[Exercise goal] Skip the pictures and give back the rest of the listing exactly.

[Stored data]
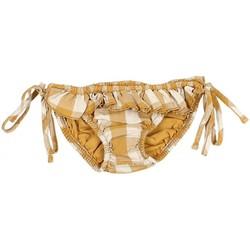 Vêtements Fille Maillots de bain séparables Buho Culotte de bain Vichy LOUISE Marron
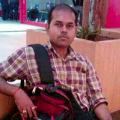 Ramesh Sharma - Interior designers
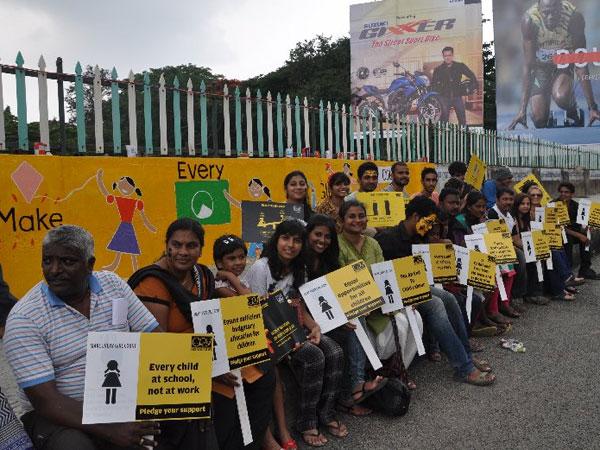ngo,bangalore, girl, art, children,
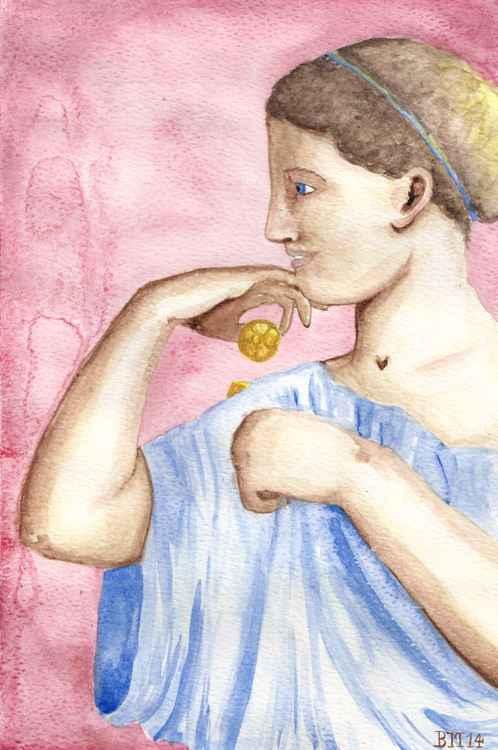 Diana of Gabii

[Task result]
 Vêtements Fille Maillots de bain séparables Buho Culotte de bain Vichy LOUISE Marron
 Ramesh Sharma - Interior designers
ngo,bangalore, girl, art, children,
 Diana of Gabii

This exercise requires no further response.